Passage shown:
_ _ _ _ _
Tuesday, November 30, 2010

Going Shoppping

I'm hopeless when it comes to holiday shopping.  I am incapable of exercising restraint.  I see it. I want it. I buy it. I wrap it. I give it. I smile.  I like every single one of those steps.  The thought of holiday shopping starts a special kind of adrenaline coursing through my veins.  I miss it when I have to stop.  Let's parse each section, shall we?

I see it.  The whole shopping experience has been bifurcated into going shopping and doing my shopping.  The first requires leaving home and interacting with live humans in public spaces.  The second requires electricity and connectivity and the ability to retype a credit card number and remember a security code.  I decided to go shopping this morning when the cleaning ladies arrived an hour early thereby cutting into my brownie baking time slot.  Tucson Mall is huge and confusing and noisy.  The parking lot has sneaky areas which are accessible by making a series of left turns in unexpected places; I always park there.  Until recently, it was only close to Macy's.  Since last winter, though, we've added Cheesecake Factory and REI and California Pizza Kitchen and H&M all in that same corner.  I drove, I parked and I went in to see what there was to see.

Trendy clothes can be found down by the University, on the street that passes for a college town near the UofA.  Most of them, as I have reported before, are much too small for even my little self.  But today I wasn't looking for things for myself.  The Cuters and TBG were to be the recipients of my largesse, so I looked at things through their eyes.  I love plaid flannel shirts and corduroy slacks (and men who are wearing them) but Big Cuter disagrees with a vehemence he rarely exhibits towards clothing he doesn't have to purchase himself.  The kid hates to shop, but he knows what he likes.  I sighed and turned away from those racks and filled my arms with things I'm confident he'll like, or which are at least within the realm of possibility.
_ _ _ _ _
Supplied records:
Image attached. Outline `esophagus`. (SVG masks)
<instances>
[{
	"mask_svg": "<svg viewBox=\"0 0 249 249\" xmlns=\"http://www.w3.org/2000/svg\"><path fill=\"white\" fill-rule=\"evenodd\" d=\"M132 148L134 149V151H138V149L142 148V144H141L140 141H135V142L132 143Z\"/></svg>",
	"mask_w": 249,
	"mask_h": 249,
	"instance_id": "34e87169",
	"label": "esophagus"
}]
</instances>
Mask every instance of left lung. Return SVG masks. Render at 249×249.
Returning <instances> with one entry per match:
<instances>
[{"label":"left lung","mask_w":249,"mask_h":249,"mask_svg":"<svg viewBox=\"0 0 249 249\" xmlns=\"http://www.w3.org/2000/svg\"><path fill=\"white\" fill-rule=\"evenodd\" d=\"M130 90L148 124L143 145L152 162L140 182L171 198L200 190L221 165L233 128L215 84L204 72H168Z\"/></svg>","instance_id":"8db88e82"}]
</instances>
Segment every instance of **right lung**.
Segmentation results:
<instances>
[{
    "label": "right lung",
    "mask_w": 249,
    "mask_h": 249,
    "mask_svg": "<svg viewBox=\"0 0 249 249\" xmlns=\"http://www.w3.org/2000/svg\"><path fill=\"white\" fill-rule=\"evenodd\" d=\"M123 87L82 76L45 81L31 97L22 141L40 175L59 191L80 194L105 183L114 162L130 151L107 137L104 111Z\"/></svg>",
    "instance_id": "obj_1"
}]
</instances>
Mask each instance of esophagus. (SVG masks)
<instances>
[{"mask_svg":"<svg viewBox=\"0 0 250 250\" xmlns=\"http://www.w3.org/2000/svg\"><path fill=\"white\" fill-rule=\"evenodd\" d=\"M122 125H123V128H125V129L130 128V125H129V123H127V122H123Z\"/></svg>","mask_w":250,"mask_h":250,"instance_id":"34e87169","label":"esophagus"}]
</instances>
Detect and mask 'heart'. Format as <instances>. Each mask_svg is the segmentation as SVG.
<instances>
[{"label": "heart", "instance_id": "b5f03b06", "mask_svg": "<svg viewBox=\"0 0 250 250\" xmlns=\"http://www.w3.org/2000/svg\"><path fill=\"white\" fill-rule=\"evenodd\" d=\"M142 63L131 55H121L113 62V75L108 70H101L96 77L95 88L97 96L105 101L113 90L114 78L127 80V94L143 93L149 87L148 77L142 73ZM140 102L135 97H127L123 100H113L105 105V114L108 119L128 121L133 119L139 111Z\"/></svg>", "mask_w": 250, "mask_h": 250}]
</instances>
_ _ _ _ _
Problems and tasks:
A: From the holiday shopping post, extract the passage from "Tuesday, November 30, 2010" up to and including "section, shall we?".
B: According to the holiday shopping post, which places have been added near Macy's at Tucson Mall since last winter?

Answers for this exercise:
A:
Tuesday, November 30, 2010

Going Shoppping

I'm hopeless when it comes to holiday shopping.  I am incapable of exercising restraint.  I see it. I want it. I buy it. I wrap it. I give it. I smile.  I like every single one of those steps.  The thought of holiday shopping starts a special kind of adrenaline coursing through my veins.  I miss it when I have to stop.  Let's parse each section, shall we?

B: Cheesecake Factory, REI, California Pizza Kitchen and H&M.